**Captioned web image data**
== Segment start ==
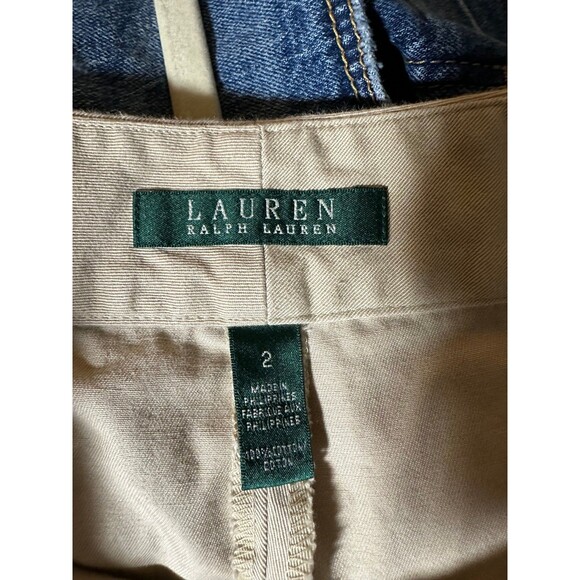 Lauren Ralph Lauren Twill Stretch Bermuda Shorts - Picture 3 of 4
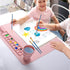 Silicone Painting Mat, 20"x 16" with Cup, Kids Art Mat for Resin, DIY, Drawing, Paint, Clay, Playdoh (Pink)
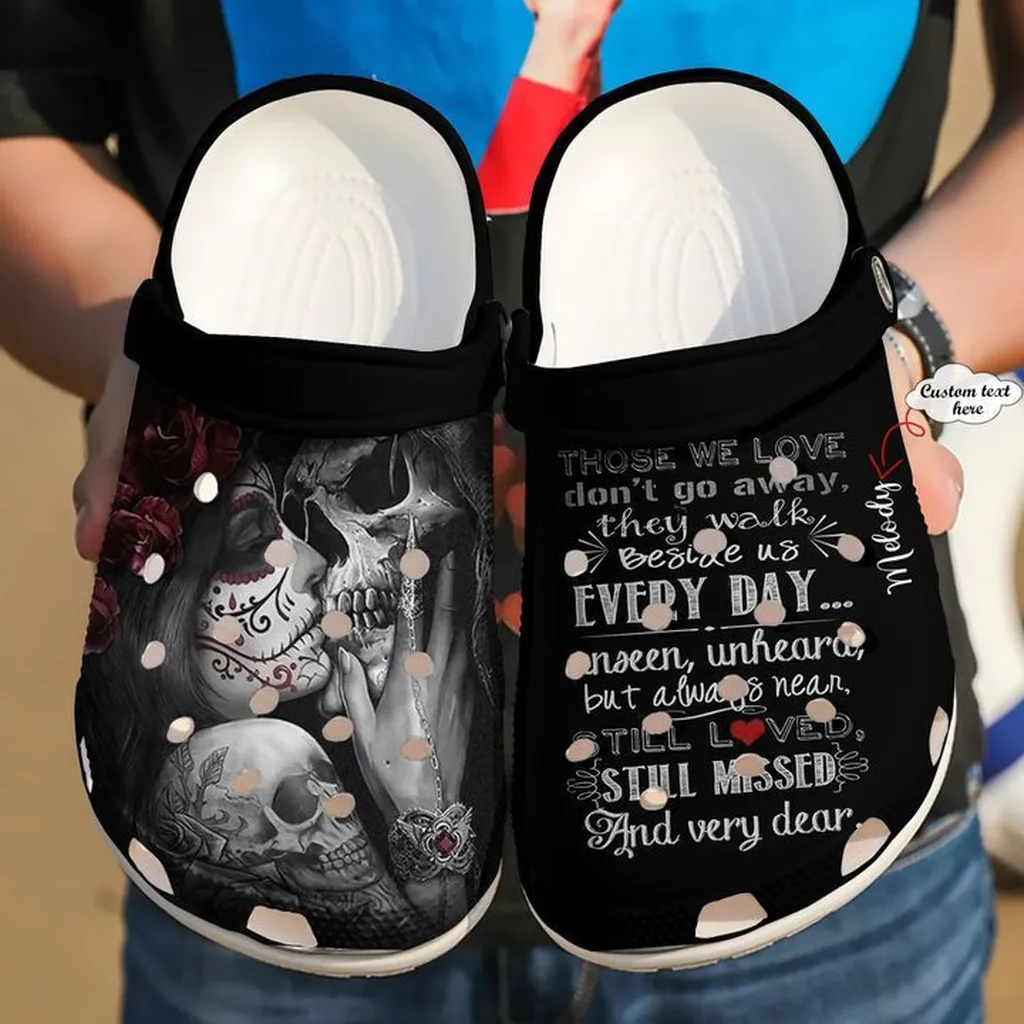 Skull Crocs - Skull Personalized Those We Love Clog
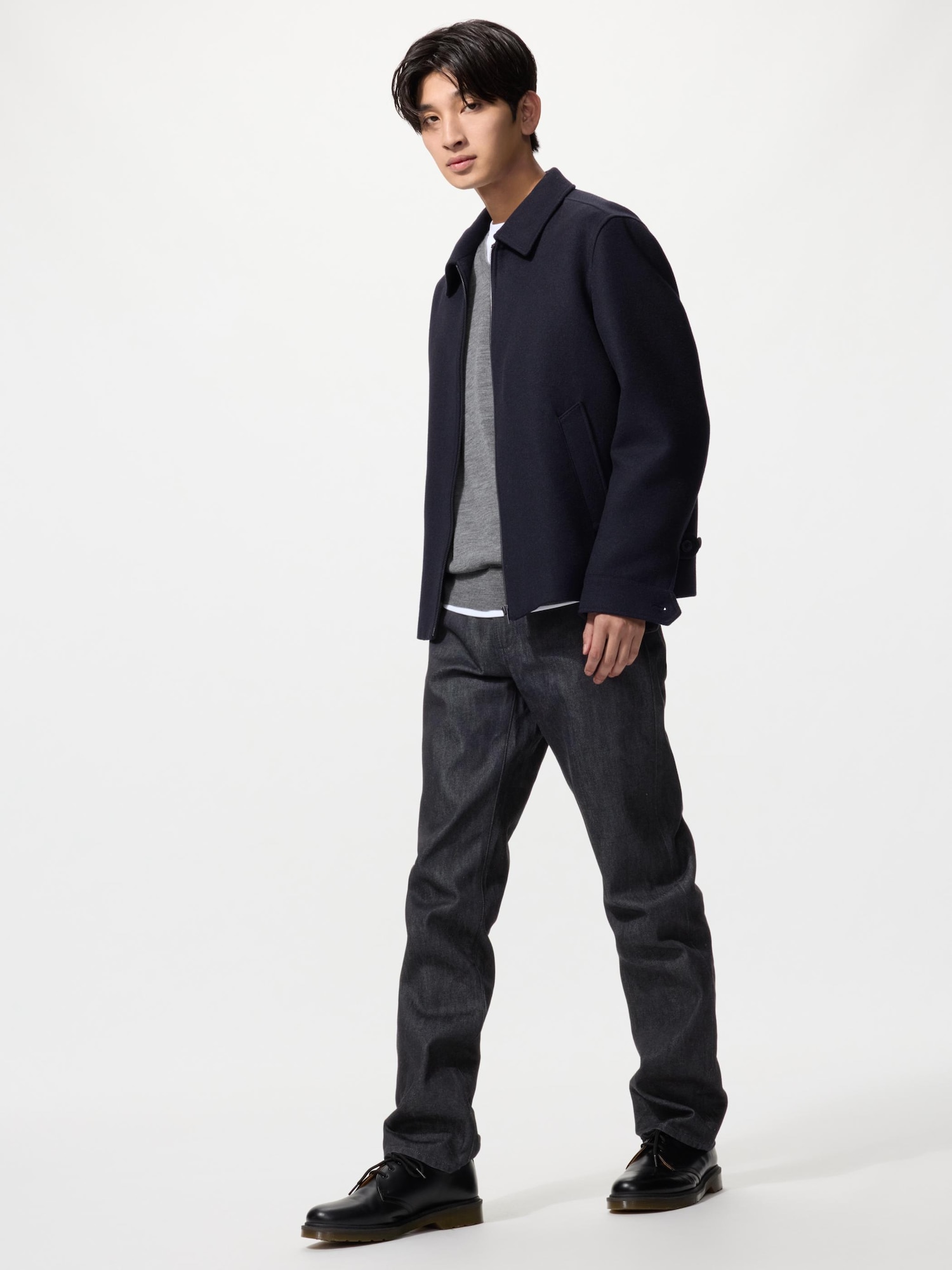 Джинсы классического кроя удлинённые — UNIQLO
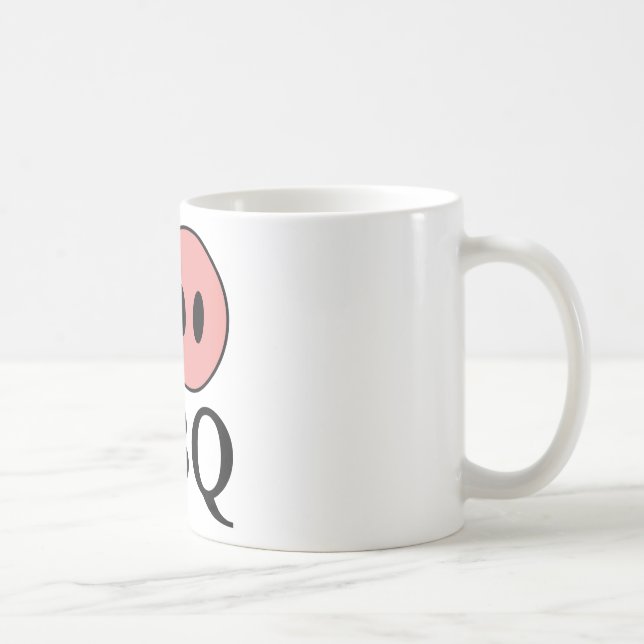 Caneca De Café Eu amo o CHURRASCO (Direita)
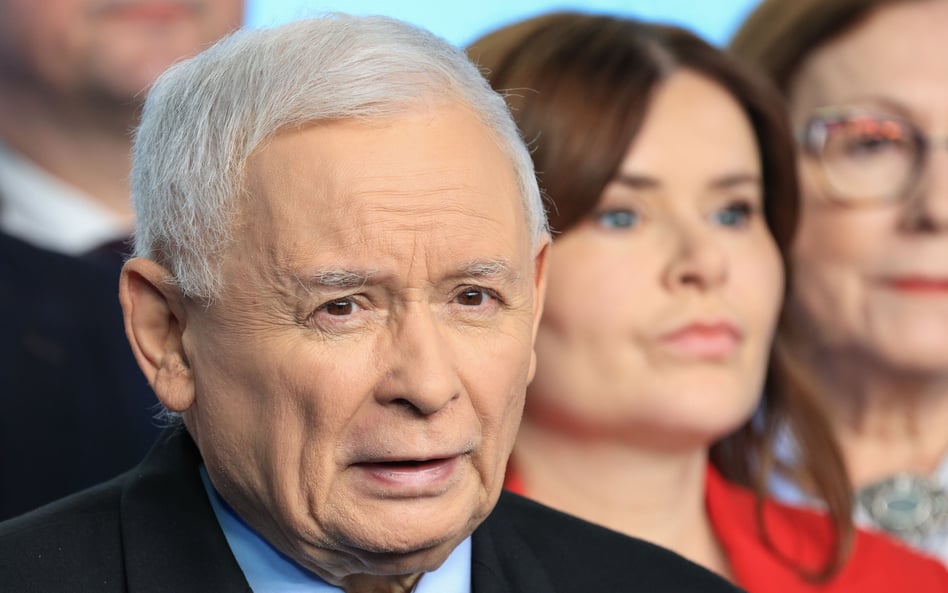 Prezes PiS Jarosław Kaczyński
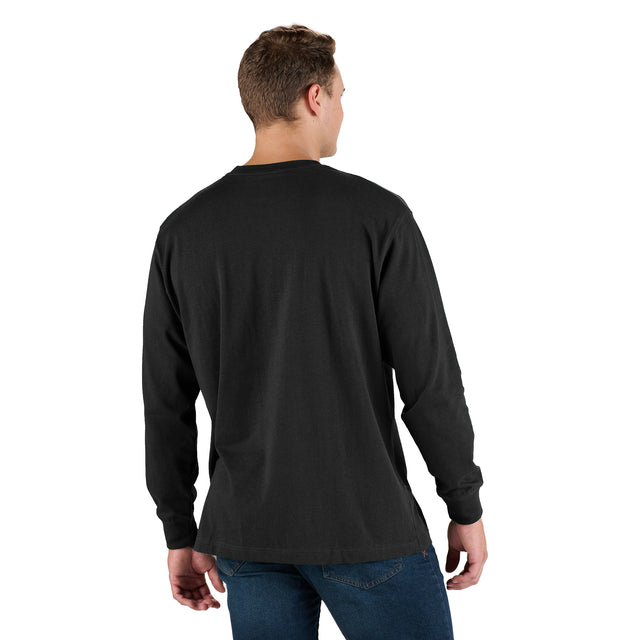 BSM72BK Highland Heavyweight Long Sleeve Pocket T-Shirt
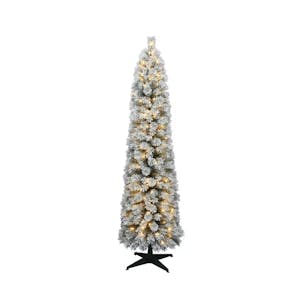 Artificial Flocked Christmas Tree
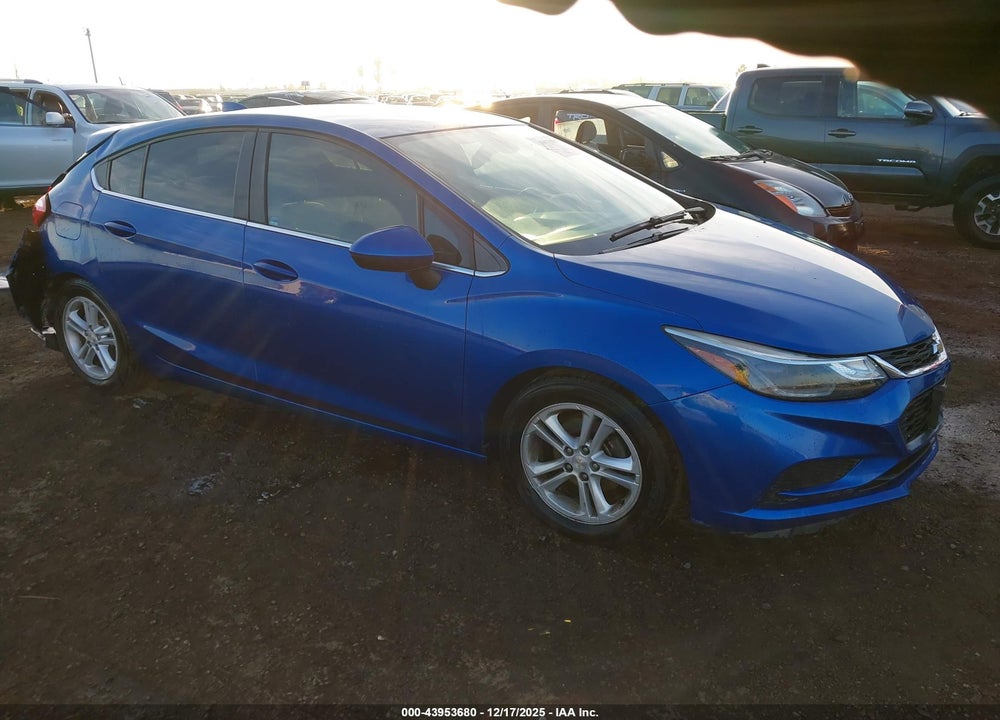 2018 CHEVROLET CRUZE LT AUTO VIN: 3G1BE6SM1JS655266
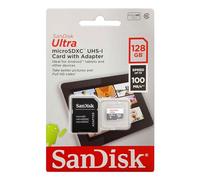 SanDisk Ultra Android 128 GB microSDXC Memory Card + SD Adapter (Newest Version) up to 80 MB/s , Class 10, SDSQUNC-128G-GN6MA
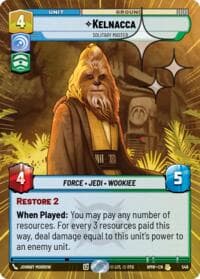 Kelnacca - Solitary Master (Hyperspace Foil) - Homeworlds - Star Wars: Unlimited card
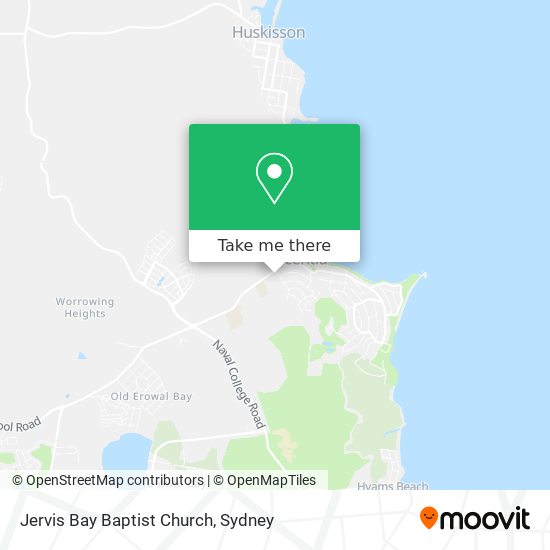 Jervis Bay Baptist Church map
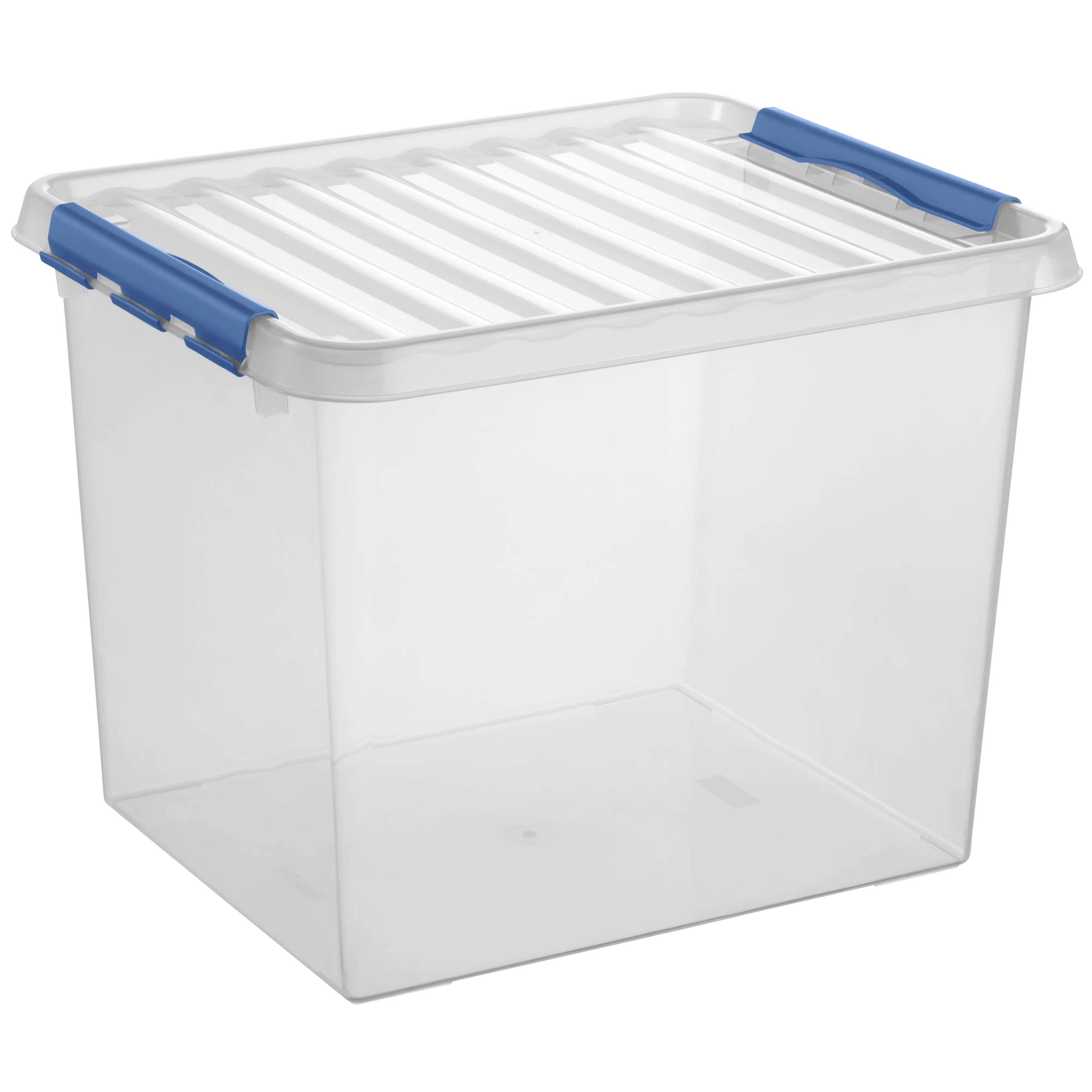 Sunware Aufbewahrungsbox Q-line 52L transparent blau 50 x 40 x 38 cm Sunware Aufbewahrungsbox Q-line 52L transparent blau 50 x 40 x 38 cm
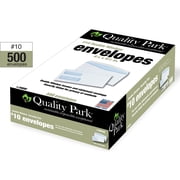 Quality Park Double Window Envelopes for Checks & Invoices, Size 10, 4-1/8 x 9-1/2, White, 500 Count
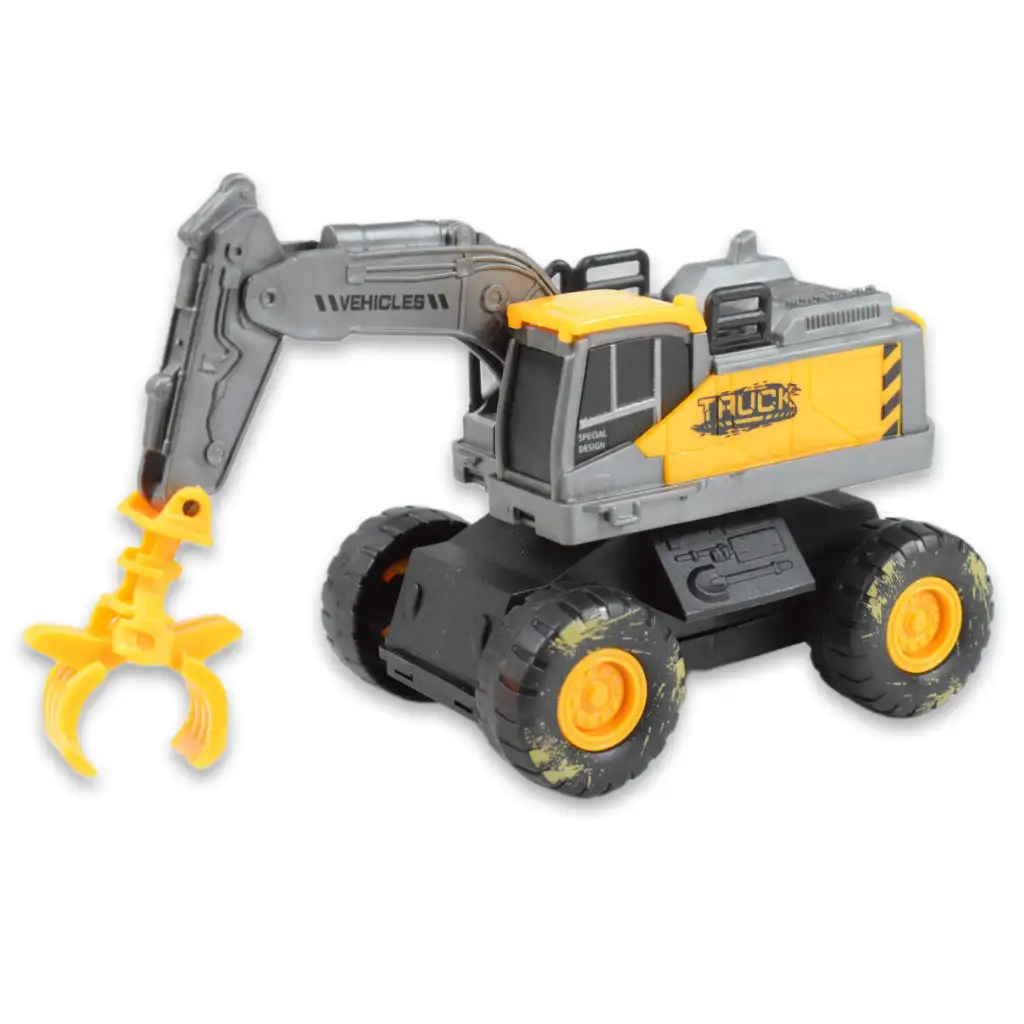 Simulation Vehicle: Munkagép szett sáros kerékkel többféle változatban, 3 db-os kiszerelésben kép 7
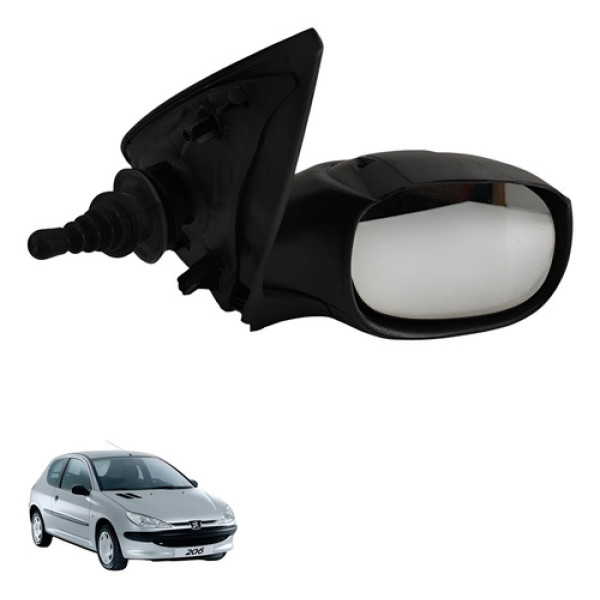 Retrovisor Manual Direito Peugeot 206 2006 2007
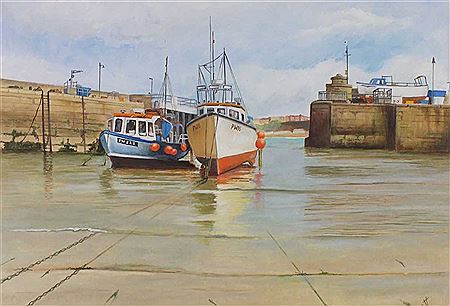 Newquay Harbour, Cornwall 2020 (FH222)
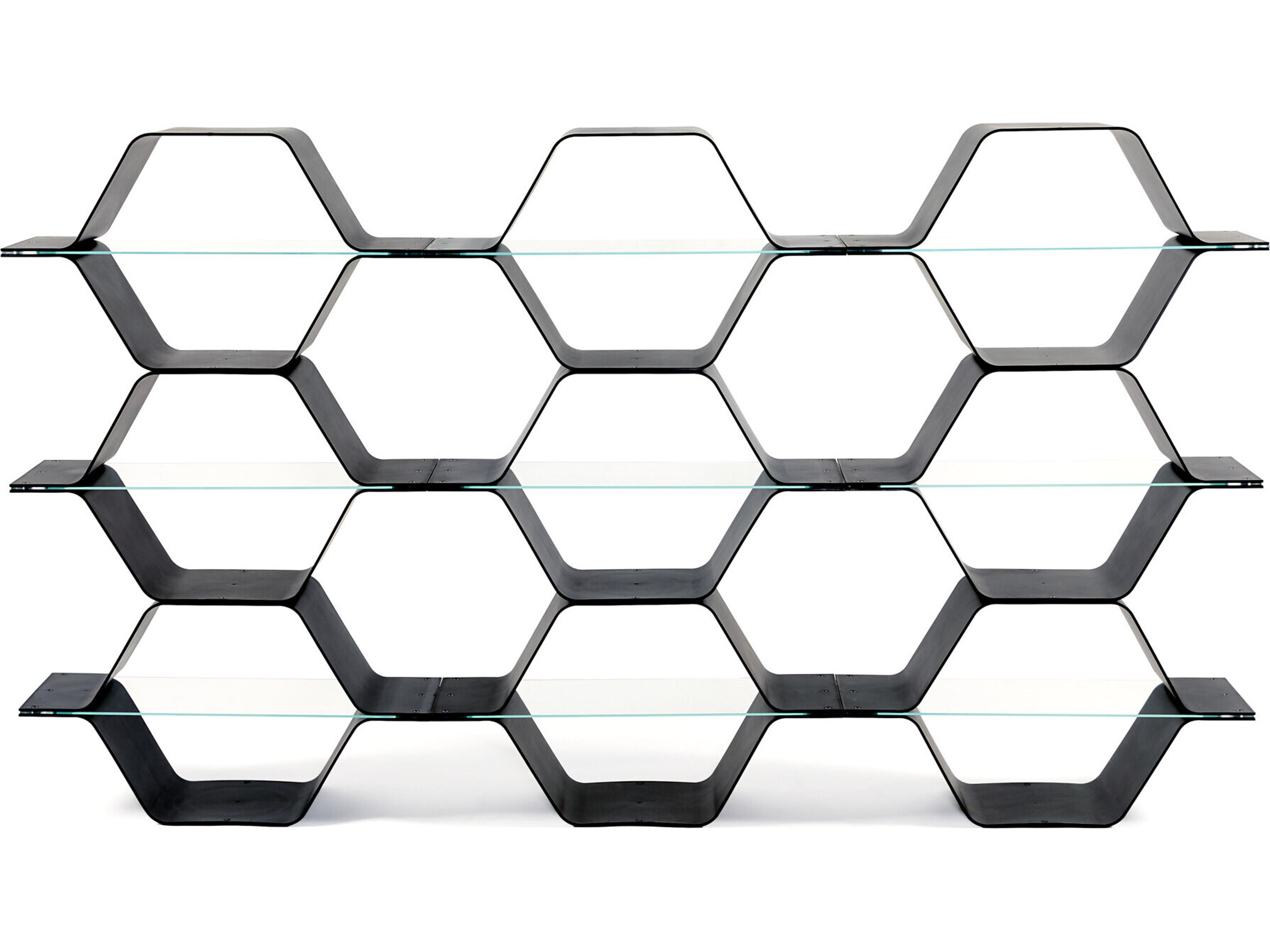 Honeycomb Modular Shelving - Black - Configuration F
== Segment end ==
**Instructions for the task**
All lines from the one containing "Retrovisor Manual Direito" through the end of the data are to be restated exactly, with nothing else and without the pictures.

**Solution**
 Retrovisor Manual Direito Peugeot 206 2006 2007
 Newquay Harbour, Cornwall 2020 (FH222)
 Honeycomb Modular Shelving - Black - Configuration F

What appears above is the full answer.